SIX Irish people who stayed at the Millennium Hotel in London on 1 November . . . the same day that former Russian spy Alexander Litvinenko was poisoned there . . . could have come into contact with the radioactive substance polonium 210.
The British Foreign Office was this weekend supplying the Department of Foreign Affairs with the names of the six people. They will be contacted straight away "as a precaution".
Litvinenko is believed to have been poisoned in the Pine Bar of the fashionable Mayfair Hotel. He fell ill later that day and died three weeks later. All seven employees of the bar have tested positive for radiation contamination.
A spokesman for the department said that "from this weekend, we hope to be in a position to have the names of six Irish people who were staying at the London hotel about the same time as Litvinenko. We will be getting in contact with them and advising them as a precaution to see their doctor and contact the Health and Safety Executive. Minister Dermot Ahern is being kept briefed on the situation.

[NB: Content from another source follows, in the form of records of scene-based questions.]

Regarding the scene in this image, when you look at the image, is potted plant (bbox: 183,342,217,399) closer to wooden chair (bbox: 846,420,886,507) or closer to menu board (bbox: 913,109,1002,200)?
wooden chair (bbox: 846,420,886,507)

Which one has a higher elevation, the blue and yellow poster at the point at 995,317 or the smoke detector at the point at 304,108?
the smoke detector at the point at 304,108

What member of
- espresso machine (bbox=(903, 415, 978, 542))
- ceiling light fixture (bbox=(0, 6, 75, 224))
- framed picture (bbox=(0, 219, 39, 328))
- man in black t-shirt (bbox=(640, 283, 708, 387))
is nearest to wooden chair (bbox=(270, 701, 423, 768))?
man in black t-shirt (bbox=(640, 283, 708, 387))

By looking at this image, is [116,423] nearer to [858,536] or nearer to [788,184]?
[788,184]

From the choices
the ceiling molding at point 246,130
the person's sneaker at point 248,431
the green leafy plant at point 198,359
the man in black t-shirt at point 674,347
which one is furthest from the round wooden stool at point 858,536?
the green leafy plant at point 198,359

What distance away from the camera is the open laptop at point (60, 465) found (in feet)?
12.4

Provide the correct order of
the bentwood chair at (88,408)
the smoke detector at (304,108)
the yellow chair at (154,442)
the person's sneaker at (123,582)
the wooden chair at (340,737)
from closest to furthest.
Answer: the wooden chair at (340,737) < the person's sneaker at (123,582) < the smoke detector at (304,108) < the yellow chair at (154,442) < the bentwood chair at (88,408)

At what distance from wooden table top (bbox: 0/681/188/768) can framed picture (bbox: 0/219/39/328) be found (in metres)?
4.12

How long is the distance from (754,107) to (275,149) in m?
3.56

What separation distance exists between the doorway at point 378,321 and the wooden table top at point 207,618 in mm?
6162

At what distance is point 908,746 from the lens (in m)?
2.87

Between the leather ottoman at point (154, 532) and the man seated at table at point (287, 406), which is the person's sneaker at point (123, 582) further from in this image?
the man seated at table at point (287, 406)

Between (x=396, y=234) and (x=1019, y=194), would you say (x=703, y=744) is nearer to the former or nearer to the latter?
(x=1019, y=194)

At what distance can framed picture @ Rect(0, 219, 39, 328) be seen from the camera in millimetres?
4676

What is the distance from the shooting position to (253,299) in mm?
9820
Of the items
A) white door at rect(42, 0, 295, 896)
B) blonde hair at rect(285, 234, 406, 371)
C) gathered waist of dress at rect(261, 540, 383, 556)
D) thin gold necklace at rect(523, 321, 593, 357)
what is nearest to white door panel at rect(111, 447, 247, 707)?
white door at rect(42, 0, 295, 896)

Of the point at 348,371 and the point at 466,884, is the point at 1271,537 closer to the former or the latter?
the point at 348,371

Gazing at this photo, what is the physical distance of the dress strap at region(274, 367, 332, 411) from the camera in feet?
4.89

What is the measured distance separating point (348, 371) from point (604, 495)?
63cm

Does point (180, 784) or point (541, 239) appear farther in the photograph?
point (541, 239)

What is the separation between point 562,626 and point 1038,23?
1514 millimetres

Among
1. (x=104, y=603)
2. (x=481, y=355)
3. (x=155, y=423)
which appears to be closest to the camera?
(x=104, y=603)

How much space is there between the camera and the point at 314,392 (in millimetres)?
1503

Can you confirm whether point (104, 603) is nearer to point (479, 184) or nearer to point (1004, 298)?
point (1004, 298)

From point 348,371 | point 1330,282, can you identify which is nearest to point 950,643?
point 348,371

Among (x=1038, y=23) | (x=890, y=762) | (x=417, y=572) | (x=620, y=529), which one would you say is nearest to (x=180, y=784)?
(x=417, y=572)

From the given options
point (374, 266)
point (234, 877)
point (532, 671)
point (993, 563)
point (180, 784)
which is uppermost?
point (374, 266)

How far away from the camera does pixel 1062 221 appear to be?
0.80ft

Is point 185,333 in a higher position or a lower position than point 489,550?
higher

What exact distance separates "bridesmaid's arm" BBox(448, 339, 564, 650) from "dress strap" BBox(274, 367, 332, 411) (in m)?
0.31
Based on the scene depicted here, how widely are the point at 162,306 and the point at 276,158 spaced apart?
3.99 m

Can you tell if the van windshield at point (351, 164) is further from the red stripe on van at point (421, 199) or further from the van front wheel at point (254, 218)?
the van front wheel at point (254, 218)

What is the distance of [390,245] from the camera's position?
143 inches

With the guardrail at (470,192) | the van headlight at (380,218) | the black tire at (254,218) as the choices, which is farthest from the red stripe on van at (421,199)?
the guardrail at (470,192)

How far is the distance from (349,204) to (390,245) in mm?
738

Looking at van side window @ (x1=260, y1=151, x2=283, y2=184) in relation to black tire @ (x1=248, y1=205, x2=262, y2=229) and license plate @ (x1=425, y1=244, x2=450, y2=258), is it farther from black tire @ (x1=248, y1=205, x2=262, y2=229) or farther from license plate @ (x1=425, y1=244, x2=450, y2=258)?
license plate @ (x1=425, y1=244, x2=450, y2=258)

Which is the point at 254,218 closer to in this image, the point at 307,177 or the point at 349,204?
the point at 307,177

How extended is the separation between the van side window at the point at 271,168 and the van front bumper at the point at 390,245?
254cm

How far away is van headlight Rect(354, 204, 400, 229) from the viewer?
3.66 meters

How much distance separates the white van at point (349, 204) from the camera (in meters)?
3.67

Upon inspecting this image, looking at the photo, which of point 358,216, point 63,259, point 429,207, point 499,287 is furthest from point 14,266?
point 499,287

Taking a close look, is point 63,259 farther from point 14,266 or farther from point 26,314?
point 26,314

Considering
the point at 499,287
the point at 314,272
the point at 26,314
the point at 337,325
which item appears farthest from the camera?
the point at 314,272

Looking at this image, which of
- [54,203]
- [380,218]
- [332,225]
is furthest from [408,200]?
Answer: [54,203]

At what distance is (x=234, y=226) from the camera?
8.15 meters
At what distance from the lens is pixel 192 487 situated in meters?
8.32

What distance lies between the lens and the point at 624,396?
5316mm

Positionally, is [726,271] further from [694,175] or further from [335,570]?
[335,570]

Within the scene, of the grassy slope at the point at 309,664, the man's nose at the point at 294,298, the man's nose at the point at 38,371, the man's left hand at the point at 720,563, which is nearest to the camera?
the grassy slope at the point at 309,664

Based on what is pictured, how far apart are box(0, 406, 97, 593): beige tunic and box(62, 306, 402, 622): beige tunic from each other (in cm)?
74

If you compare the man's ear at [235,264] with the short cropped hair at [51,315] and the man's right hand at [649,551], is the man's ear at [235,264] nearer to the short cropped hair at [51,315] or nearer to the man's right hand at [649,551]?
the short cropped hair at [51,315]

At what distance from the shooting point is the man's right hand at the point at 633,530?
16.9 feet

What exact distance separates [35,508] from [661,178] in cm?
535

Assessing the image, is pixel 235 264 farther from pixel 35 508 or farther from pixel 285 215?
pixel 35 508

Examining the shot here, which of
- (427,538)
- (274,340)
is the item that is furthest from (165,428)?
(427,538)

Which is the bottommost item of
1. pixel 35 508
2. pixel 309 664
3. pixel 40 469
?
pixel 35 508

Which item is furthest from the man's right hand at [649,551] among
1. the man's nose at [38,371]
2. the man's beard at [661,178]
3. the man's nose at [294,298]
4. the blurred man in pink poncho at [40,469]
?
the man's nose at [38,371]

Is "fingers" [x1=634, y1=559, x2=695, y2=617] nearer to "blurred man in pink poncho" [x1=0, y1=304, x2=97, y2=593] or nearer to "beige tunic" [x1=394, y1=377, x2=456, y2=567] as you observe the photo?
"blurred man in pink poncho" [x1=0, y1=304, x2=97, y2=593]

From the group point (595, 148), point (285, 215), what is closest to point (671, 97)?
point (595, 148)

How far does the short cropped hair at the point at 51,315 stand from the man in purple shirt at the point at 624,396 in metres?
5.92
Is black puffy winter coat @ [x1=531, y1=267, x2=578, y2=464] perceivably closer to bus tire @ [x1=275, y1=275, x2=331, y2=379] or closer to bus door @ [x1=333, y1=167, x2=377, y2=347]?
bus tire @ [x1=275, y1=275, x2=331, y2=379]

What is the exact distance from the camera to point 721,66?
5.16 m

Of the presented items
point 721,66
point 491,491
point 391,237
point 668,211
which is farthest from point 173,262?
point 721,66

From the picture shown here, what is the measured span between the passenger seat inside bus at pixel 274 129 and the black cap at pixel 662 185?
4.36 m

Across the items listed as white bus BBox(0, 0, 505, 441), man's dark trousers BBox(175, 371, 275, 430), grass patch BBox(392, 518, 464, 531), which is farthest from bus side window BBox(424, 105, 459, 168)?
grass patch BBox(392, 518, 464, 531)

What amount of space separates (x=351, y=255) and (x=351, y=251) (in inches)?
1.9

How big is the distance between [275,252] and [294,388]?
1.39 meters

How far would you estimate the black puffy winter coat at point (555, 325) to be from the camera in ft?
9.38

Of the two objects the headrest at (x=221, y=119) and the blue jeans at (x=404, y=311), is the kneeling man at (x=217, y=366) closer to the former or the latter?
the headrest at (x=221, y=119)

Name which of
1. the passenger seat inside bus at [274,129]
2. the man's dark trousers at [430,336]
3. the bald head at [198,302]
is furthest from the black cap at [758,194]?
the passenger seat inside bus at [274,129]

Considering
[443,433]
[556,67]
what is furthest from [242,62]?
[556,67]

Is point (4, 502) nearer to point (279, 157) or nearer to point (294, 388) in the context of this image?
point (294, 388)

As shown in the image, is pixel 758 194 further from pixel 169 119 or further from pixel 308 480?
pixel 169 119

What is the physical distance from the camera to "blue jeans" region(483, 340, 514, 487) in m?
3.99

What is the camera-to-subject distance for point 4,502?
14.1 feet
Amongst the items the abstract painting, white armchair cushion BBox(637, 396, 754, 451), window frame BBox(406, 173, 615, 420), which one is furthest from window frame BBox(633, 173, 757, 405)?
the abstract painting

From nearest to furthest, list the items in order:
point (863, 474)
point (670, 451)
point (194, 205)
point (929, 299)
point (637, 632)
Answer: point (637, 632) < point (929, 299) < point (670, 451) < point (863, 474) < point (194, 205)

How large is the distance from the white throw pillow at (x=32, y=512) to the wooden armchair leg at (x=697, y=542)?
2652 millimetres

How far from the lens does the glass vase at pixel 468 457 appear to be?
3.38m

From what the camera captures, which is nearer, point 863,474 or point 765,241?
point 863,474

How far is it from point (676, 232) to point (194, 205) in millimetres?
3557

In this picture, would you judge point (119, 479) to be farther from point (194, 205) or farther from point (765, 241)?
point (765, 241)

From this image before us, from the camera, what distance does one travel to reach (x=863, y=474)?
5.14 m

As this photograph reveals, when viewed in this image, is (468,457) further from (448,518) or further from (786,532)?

He has asked that every assistance be given to the individuals concerned."
The British authorities are chasing up anybody who could have been in contact with, or in the same location as, Litvinenko due of fears of inadvertent contamination.
However, Department of Foreign Affairs sources have stressed that it does not want to alarm anybody and that the Irish citizens were being contacted purely "as a precaution".
The UK's Health Protection Agency said there was no health risk in the short term for the seven staff of the hotel's Pine Bar and "in the long term, the risk is judged to be very small". The risk to hotel guests is judged to be "very low indeed".